Excerpt:
Now, even though the story of Jesus cleansing the Temple does appear in all four Gospels, there is an important difference we need to note. In the Synoptic Gospels – Matthew, Mark and Luke – the story comes during Holy Week right at the end of Jesus’ ministry. But in John’s Gospel, the story comes right at the beginning of Jesus’ ministry.

Now we know that each Gospel writer had a different intention in putting their story together, and we know that Matthew, Mark and Luke were more historically accurate and that John tends to use stories about Jesus as metaphors and symbols. And so it is not a historical error for the story to be in two different places in the life of Jesus. In reality, the event probably happened during Holy Week. It is likely that this event was the last straw for the religious authorities and it was for this reason that they decided Jesus had to be killed because he was now threatening the very fabric of the religious institution.

But John puts it at the beginning of his Gospel because the Cleansing of the Temple, for John, is a metaphor for the ministry of Jesus in its totality. John’s understanding is that Jesus came to renew the Jewish faith: to challenge our institutional views of God and to bring both passion and purity back into the worship of God.

That passion and that purity had been lost for a long time and, as we shall see from our Gospel reading, Jesus was standing in the line of Zephaniah all the Old Testament prophets in condemning the people of Israel for their apathy towards God.

So let’s review this story and see what we have to learn from it in our context today.

Jesus went up to Jerusalem for the Passover. This was the custom for all Jewish males to go at least once in their lifetime to Jerusalem for the Passover. So when Jesus arrived in the city, there would have been thousands of people there; a huge crowd crammed into the narrow city streets and an incredible bustle and noise in the temple itself. A chaotic scene – but a highly excitable and thrilling experience for everyone there.

And, of course, it was a time for peak business for all the religious artefact traders; selling lambs and oxen and pigeons for sacrifices and appropriate food to eat for that season and all the other bits and pieces that would be associated with Temple worship.

And Jesus walked into the Temple, into the midst of all the chaos and the noise and the hustle and the bustle. And he looked around him at the pilgrims and the prayerful, the tradesmen and the touts, and his emotions rose to fever pitch. It would be wrong to suggest that Jesus got caught up in the heat of the moment. We read in verse 15 that Jesus made a whip of cords. He took time to reflect and time to make the whip: the actions of temple cleansing were not done in the heat of the moment. He had time to reflect and think through what he was going to do…

And then the anger of Jesus becomes evident: he drove out the sheep, he drove out the cattle, he scattered the money all over the floor, he overturned the tables, he threw out the dove sellers. No-one was spared the anger of Jesus in that moment. And then he shouts, “How dare you turn my Father’s house into a market!”

What needs to be done:
Write out the passage from the Temple-cleansing sermon word for word, starting with "Jesus went up" and going on through "for everyone there.".

Information given:

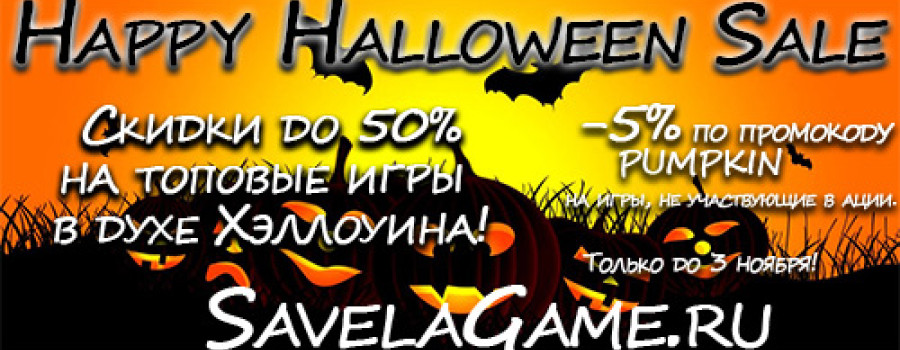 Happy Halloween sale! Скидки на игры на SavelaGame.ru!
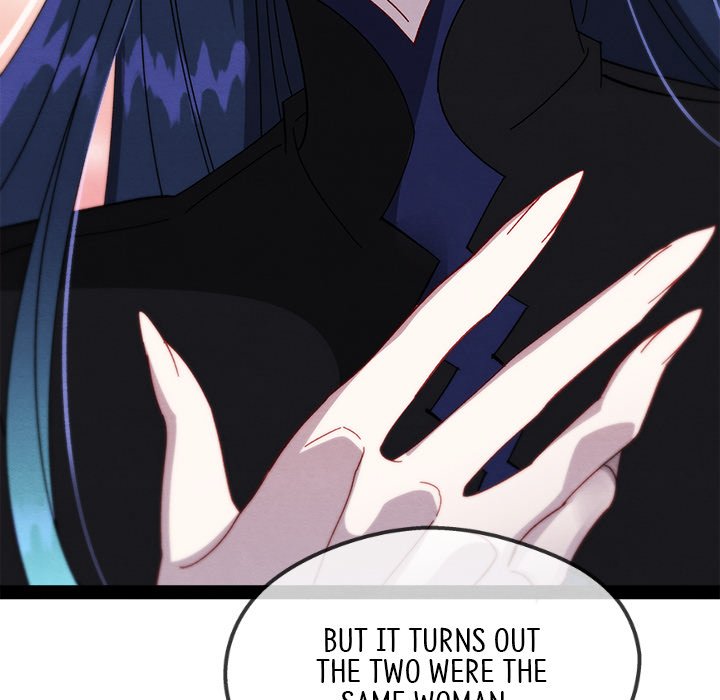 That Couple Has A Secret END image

* * *

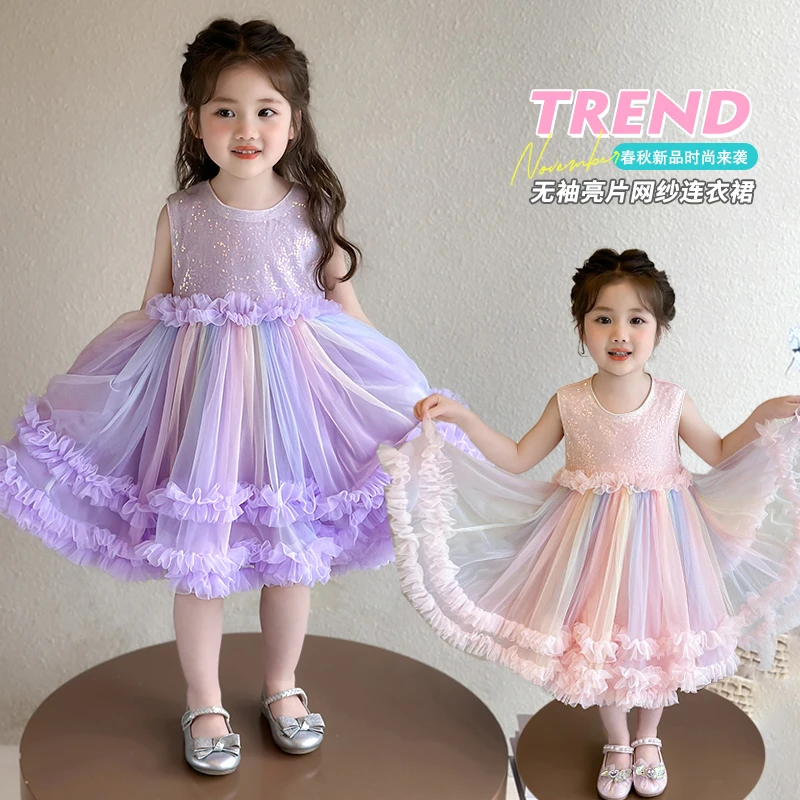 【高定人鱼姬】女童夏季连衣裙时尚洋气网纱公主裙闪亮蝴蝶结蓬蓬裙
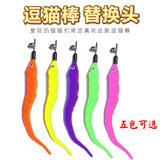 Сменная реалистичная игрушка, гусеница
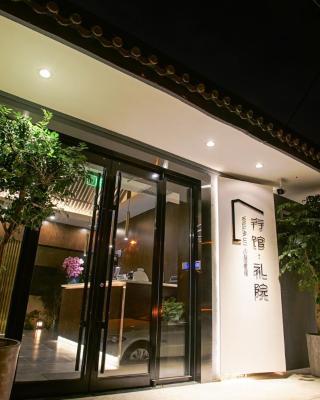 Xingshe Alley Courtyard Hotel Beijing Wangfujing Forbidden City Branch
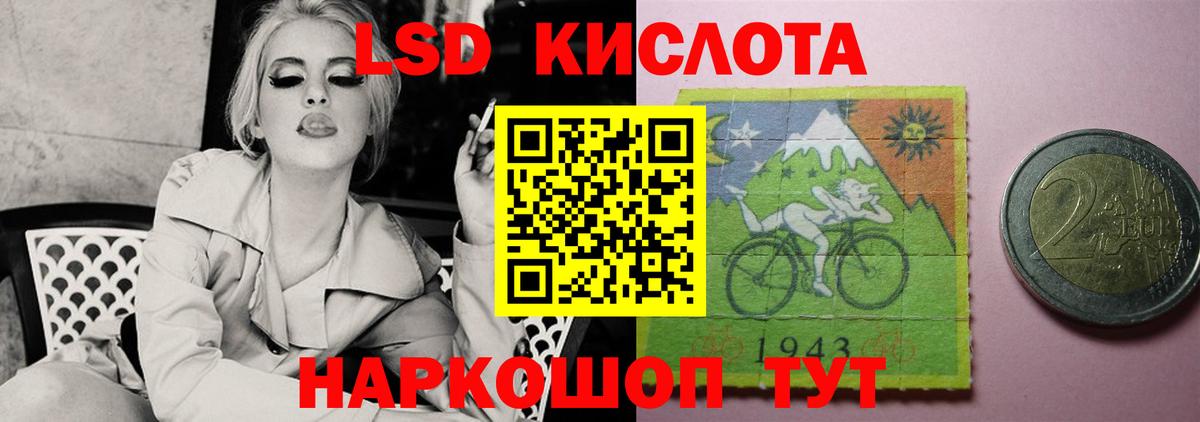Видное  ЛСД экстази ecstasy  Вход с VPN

---

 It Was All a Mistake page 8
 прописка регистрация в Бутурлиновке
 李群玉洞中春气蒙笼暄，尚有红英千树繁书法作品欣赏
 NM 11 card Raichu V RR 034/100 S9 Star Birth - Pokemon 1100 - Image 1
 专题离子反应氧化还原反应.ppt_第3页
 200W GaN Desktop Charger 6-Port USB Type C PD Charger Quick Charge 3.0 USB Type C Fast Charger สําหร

Written reply:
Jesus went up to Jerusalem for the Passover. This was the custom for all Jewish males to go at least once in their lifetime to Jerusalem for the Passover. So when Jesus arrived in the city, there would have been thousands of people there; a huge crowd crammed into the narrow city streets and an incredible bustle and noise in the temple itself. A chaotic scene – but a highly excitable and thrilling experience for everyone there.